TASK GOAL>
Please quote every line of the material below word for word, leaving the pictures out.

INPUT>
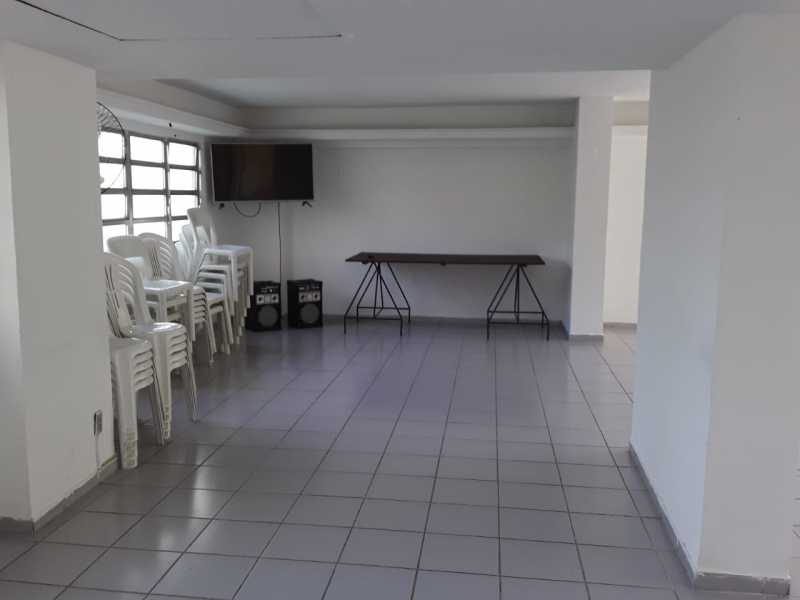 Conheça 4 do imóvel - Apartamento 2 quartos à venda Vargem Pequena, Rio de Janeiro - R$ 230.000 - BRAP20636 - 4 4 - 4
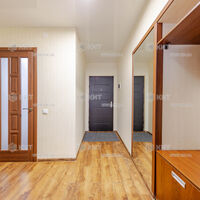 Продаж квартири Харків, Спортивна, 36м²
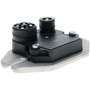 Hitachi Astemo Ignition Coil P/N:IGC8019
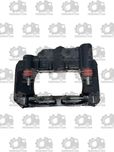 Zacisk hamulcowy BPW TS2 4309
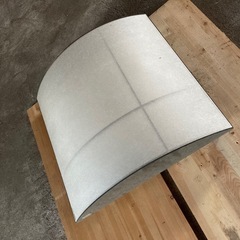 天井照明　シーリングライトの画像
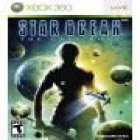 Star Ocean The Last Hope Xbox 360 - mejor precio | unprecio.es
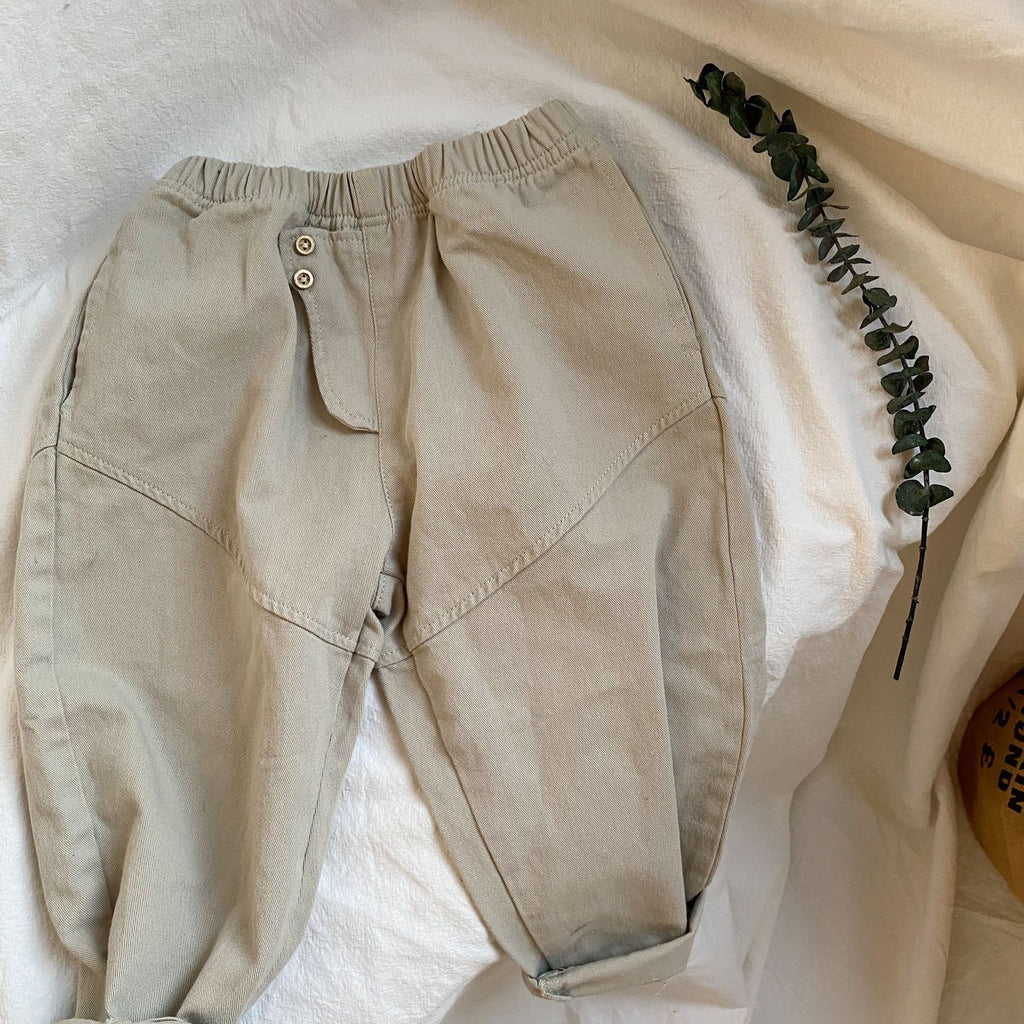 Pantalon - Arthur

ANSWER>
 Conheça 4 do imóvel - Apartamento 2 quartos à venda Vargem Pequena, Rio de Janeiro - R$ 230.000 - BRAP20636 - 4 4 - 4
 Продаж квартири Харків, Спортивна, 36м²
 Hitachi Astemo Ignition Coil P/N:IGC8019
 Zacisk hamulcowy BPW TS2 4309
 天井照明　シーリングライトの画像
 Star Ocean The Last Hope Xbox 360 - mejor precio | unprecio.es
 Pantalon - Arthur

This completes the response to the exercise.